If you’ve sat by the window on a plane, you must have noticed that little hole in the lower portion of window. There is a hole in the window? Yes, there actually is. And sometimes you might even notice the snowflake of frost forming near it. This tiny hole is called a breather hole or a bleed hole, and it serves an important safety function. If you look closely, you’ll see that the passenger window has three panes, typically made of acrylic materials. The purpose of the innermost pane, which you can see forehead smudges on, is called the scratch pane and is merely to protect the next pane. But the middle pane with the breather hole in it and the outer pane are more important.
As an aircraft climbs, the air pressure drops in both the cabin and the outside air where the pressure inside the aircraft during flight is typically much greater than the pressure outside. The outer two cabin windows are designed to contain this difference in pressure between the cabin and the sky. Both the middle and the outer panes are strong enough to withstand the difference on their own, but under normal circumstances it’s the outer pane that bears this pressure—thanks to the breather hole.
According to Marlowe Moncur, director of technology for GKN Aerospace, “[T]he purpose of the small bleed hole in the [middle] pane is to allow pressure to equilibrate between the passenger cabin and the air gap between the panes, so that the cabin pressure during flight is applied to only the outer pane.”

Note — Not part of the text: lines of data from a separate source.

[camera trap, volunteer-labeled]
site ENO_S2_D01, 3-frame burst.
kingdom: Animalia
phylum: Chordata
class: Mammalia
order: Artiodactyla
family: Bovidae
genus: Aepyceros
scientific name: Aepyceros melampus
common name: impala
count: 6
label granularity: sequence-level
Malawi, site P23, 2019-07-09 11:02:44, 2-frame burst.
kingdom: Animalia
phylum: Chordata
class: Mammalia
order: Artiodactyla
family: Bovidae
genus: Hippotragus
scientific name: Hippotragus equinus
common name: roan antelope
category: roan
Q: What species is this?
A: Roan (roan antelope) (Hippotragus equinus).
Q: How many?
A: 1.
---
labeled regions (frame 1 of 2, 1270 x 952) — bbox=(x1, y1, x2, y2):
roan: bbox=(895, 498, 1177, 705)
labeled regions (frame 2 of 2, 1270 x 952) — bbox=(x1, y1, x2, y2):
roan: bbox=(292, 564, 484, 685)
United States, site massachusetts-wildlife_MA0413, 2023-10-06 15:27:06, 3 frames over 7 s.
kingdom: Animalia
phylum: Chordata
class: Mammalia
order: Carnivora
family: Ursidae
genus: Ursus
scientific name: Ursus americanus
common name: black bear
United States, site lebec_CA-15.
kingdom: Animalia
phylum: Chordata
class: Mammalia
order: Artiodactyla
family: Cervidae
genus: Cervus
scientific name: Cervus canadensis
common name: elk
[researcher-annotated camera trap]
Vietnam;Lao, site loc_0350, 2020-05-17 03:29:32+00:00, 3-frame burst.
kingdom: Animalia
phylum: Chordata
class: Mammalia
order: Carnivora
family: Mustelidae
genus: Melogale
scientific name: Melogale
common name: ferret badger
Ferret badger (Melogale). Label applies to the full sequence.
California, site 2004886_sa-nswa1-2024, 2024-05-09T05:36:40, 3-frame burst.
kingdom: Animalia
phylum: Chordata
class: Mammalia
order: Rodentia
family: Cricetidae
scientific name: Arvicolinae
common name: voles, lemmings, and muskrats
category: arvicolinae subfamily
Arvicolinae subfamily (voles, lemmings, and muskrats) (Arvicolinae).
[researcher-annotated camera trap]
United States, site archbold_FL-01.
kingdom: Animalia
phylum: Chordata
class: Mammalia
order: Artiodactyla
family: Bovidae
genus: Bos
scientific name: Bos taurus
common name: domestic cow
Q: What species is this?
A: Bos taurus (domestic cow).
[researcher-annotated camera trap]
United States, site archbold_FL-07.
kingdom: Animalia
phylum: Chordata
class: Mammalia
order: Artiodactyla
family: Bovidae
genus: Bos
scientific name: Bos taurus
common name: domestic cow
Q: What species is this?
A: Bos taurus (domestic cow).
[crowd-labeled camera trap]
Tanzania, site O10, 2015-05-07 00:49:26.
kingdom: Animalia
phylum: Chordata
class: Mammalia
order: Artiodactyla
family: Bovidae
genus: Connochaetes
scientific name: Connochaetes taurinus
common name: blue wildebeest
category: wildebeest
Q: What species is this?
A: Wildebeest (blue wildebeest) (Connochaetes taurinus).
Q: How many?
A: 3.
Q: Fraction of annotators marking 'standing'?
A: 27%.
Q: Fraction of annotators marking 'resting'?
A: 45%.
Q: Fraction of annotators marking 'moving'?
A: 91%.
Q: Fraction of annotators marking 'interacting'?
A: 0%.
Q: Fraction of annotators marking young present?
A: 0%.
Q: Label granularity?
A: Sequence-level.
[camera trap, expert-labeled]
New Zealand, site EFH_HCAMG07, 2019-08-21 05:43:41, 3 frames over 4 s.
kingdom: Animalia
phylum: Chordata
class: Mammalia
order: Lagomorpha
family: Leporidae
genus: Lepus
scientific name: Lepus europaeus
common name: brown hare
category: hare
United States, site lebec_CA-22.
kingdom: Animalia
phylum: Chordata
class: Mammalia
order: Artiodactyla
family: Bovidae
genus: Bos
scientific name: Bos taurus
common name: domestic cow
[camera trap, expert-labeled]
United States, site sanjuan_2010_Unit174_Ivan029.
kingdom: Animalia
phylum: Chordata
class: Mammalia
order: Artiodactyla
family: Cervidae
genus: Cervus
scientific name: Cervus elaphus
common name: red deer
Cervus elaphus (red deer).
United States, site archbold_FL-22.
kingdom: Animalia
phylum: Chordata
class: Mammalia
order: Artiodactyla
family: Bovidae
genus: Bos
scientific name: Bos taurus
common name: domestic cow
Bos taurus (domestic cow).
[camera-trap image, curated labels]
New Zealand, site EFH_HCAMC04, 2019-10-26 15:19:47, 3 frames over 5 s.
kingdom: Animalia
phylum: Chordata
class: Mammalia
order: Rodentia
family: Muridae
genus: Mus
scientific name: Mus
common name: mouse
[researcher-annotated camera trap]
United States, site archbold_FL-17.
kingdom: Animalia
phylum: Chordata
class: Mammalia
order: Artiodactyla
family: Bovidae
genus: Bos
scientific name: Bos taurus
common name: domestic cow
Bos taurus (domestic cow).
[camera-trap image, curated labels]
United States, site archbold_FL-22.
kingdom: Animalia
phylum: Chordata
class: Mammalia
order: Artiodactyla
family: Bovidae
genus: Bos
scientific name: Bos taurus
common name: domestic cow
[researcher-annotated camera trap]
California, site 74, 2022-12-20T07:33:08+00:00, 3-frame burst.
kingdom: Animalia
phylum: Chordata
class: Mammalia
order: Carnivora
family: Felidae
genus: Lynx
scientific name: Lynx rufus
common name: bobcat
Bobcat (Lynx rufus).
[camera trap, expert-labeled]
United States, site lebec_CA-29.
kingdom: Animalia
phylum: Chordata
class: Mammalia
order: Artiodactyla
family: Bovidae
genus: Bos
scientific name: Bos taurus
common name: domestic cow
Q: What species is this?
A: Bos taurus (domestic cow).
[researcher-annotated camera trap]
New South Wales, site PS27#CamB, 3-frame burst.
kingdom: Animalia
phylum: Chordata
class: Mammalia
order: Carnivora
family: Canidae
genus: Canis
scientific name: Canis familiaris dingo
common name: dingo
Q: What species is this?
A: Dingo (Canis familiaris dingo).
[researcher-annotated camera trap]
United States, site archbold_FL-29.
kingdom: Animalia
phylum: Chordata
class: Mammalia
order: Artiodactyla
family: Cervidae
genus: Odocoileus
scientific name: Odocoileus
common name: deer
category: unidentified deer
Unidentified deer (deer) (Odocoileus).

In the extraordinarily unlikely event that the outer pane fails, the middle pane takes over. Although there would be a small leak of air through the breather hole—it’s nothing the aircraft’s pressurisation system couldn’t easily cope with.
Another separate but related function of the hole is to release moisture from the air gap and stop (most) fog or frost from forming on the window. So when you’re looking out at the clouds and admiring the land below you, take a moment to give thanks for the breather hole.